TASK:
Set the pictures aside and return each record below precisely as written.

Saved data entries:
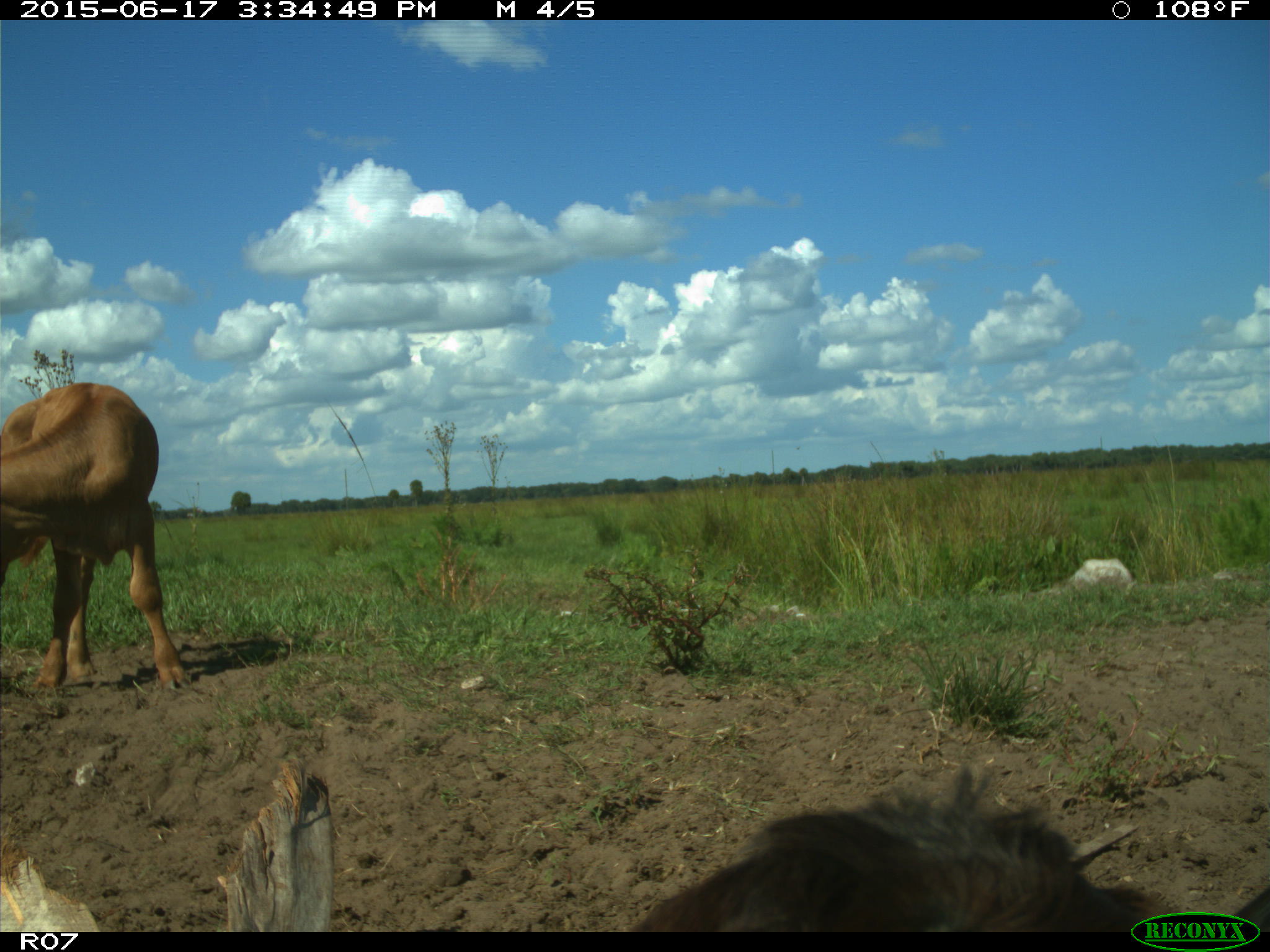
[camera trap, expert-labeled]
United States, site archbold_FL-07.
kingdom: Animalia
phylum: Chordata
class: Mammalia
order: Artiodactyla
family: Bovidae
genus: Bos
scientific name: Bos taurus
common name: domestic cow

TASK ANSWER:
[camera trap, expert-labeled]
United States, site archbold_FL-07.
kingdom: Animalia
phylum: Chordata
class: Mammalia
order: Artiodactyla
family: Bovidae
genus: Bos
scientific name: Bos taurus
common name: domestic cow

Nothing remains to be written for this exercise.